The Impact of the Biden Capital Gains Tax Plan on Future Startups




Over the course of his presidential campaign, President Biden would constantly talk about his promise to make the wealthiest of Americans finally pay their fair share in taxes. These taxes will be used to pay for a number of large projects also promised by President Biden during the 2020 elections. Some of these include his infrastructure plan as well as an energy plan to help move the country move away from fossil fuels. Although the plan to increase taxes on the wealthiest of Americans has been a popular topic amongst both Democrats and Republicans, there have been some concerns surrounding the plan to increase the tax rate on capital gains. To clarify, capital gains taxes are not the same as income taxes. Capital gains are simply an increase that may be seen with assets such as real estate, mutual funds, and stocks. If the tax proposal that President Biden wants is passed by Congress, it can mean that those assets will begin to be taxed at a much higher rate. It is this area that has made current and future startups a little worried about their future.

Future Impact on Startup Employees



As stated above, if the current proposal is passed, it can quickly begin to affect the wealthiest of Americans. However, one group of people that many are glancing over are also going to be greatly affected by this change. Those people include startup employees who are not yet wealthy. The reason why this group of people are not being paid attention to in Washington is that they are not yet within the specific tax bracket being targeted. It is that reason why startup employees must begin to pay close attention to this issue and begin to formulate a plan on what they should be doing with their stock options. Many financial experts are hoping to calm down startup employees as well as their owners by stating that the proposed tax increased on capital gains is not yet set in stone. This means that if the plan does begin to move forward, it may look nothing like the current information out at the moment. However, even the experts have come out to comment that even though there is no cause for alarm, employees should at least take the time to create a plan if it gets to that point.

Preferential tax rates Ending?



Although short-term capital gains have always had a historically high tax rate, most people would often overlook that fact because startup employees and private investors would usually hold onto assets for more than a year, aka long-term capital gains. However, under President Biden's tax proposal, the tax rate on long-term capital gains would drastically increase on income over $1 million. In many cases, employees who are not wealthy themselves will often heed the advice of others and wait until a year has passed by in order to sell and thus benefit from preferential tax rates. This, however, would not be there anymore if the tax proposal is passed. Suddenly, other factors will come into play, such as the income levels of the individual and at what point they sold. What this means is that individuals would have to really stop and take the time to read through the details of the new (if it passes) legislation. You may have to ask yourself questions such as:


  • Will any changes occur to qualified small business stock?

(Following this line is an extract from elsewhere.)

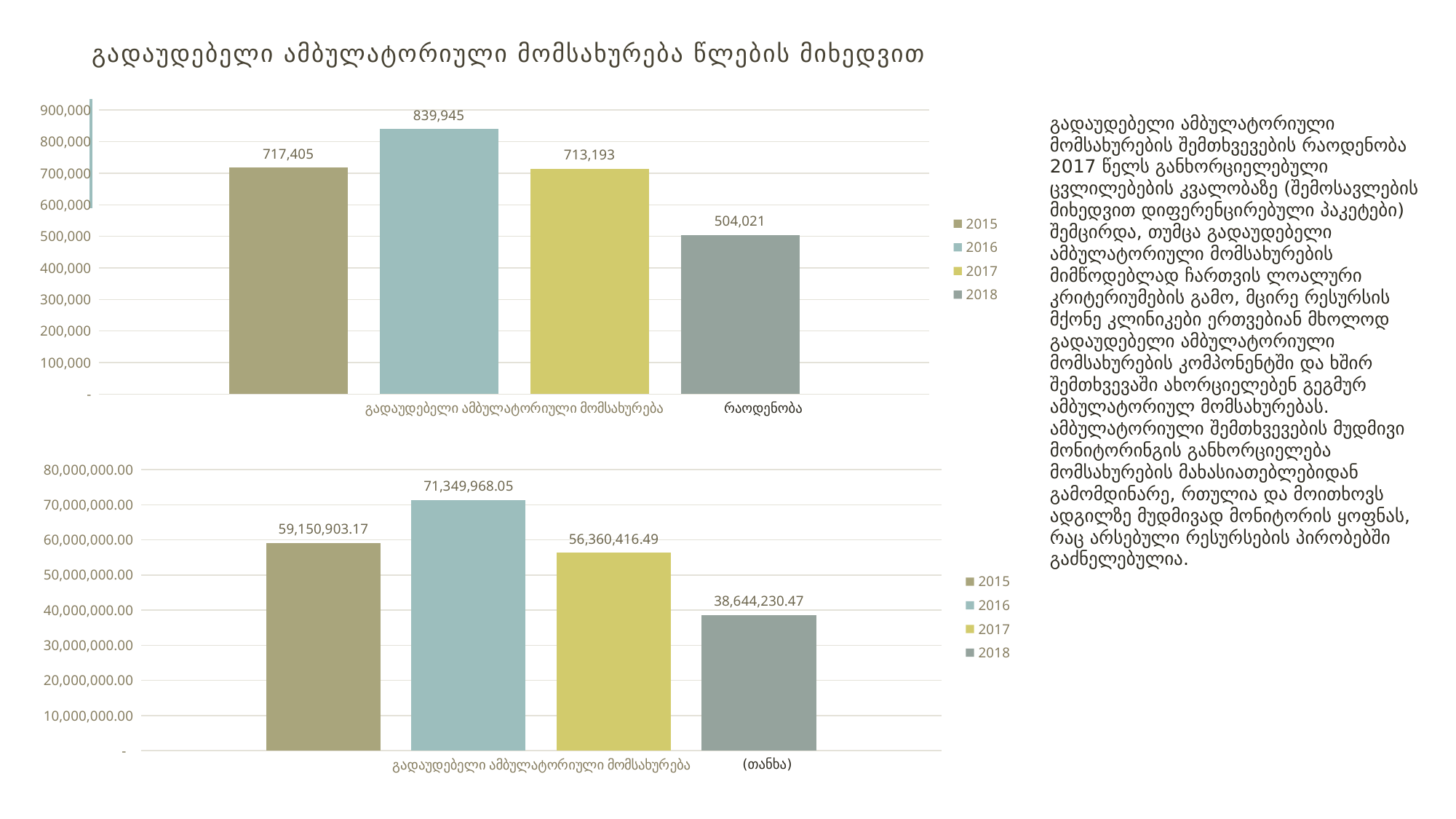
On the top chart, what is the value for 2018? 504,021 What kind of chart is the top chart? Bar chart On the top chart, which is larger, the value for 2015 or the value for 2017? 2015 On the bottom chart, which year has the lowest value? 2018 On the bottom chart, what is the value for 2016? 71,349,968.05 How many series does the legend of the bottom chart list? 4 On the top chart, what is the value for 2016? 839,945 On the top chart, which year has the highest value? 2016 On the bottom chart, what is the difference between the 2016 and 2017 values? 14,989,551.56 On the top chart, which year has the lowest value? 2018 On the bottom chart, what is the value for 2018? 38,644,230.47 On the top chart, what is the difference between the 2016 and 2015 values? 122,540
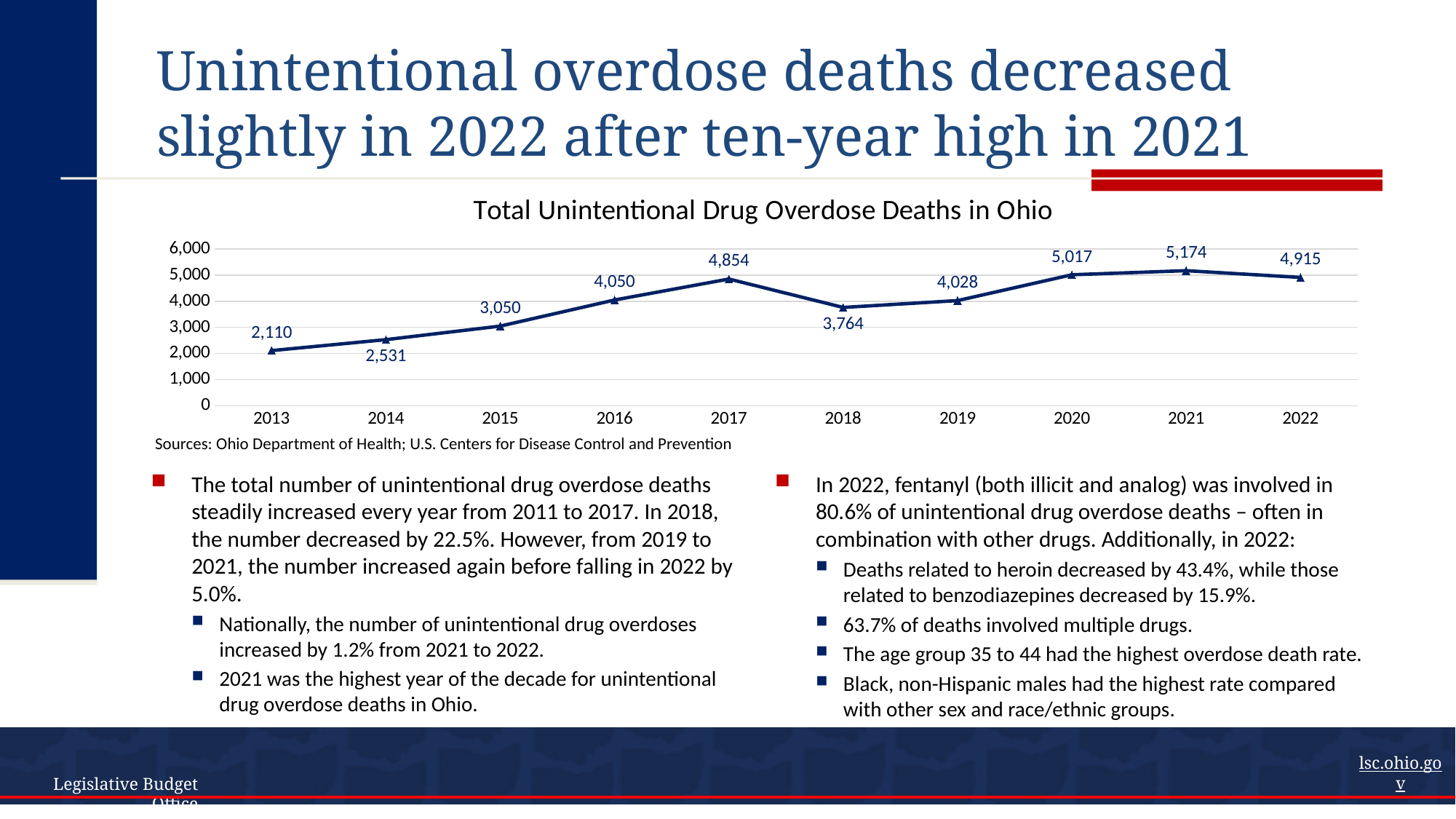
Which is larger, the value for 2017 or the value for 2019? 2017 How many years are plotted in the chart? 10 What is the value for 2013 in the Total Unintentional Drug Overdose Deaths in Ohio chart? 2,110 Which year has the lowest value in the chart? 2013 What is the value for 2018 in the chart? 3,764 What is the value for 2022 in the chart? 4,915 Which year has the highest value in the chart? 2021 What is the difference between the values for 2021 and 2022? 259 What kind of chart is shown on the slide? line chart Is the value for 2016 greater or less than 3,000? greater What is the title of the chart? Total Unintentional Drug Overdose Deaths in Ohio What is the difference between the values for 2017 and 2018? 1,090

  • Am I able to plan around the sale in order to stay below the $1 million threshold?

  • Should I add additional income to reach the preferential rates, or are $1 million in capital gains enough?



Plan of Attack on Your Stock Options



Although at the moment there doesn't seem to be any movement towards making it a reality, startup employees should still take the time to create a plan of attack of the tax proposal does move towards congress. But that does not mean that you should avoid exercising your options, even if the tax proposal does become a reality. The reason for that is because many companies place a deadline on employees to exercise their options after they have left the company. This means that there are many other factors other than taxes that should go into consideration regarding when you exercise your options.